* **Assigned task**
Retype, character for character, the line containing "this 1280×720 image." along with each line after it through the end of the data, and only those.

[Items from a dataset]
********

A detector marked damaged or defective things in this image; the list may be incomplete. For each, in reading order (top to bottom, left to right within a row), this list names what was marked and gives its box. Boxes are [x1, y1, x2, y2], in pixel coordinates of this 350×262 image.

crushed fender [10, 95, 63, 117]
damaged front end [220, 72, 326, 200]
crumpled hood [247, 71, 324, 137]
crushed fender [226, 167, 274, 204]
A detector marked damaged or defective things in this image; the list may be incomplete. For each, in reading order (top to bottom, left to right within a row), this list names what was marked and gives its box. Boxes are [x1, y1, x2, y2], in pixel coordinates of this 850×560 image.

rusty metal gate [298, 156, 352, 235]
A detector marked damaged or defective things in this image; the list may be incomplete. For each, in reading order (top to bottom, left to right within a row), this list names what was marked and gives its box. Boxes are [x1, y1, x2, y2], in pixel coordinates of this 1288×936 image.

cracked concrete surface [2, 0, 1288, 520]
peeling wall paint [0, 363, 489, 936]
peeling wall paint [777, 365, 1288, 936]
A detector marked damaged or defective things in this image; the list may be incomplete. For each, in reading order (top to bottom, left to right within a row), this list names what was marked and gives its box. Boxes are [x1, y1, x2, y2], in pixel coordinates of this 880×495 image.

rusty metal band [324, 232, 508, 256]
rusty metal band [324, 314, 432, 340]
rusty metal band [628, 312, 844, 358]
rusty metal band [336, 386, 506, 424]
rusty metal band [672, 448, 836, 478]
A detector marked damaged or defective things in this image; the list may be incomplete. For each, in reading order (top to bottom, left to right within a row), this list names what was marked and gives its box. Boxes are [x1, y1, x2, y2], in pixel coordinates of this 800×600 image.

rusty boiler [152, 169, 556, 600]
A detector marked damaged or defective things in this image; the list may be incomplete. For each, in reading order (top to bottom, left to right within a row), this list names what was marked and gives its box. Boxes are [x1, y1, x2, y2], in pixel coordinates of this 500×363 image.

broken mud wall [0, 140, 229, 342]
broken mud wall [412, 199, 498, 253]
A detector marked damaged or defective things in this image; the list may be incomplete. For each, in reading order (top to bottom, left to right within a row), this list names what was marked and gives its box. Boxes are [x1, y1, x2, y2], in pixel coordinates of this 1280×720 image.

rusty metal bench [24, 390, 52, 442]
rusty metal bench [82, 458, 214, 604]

********

* **Solution for this problem**
A detector marked damaged or defective things in this image; the list may be incomplete. For each, in reading order (top to bottom, left to right within a row), this list names what was marked and gives its box. Boxes are [x1, y1, x2, y2], in pixel coordinates of this 1280×720 image.

rusty metal bench [24, 390, 52, 442]
rusty metal bench [82, 458, 214, 604]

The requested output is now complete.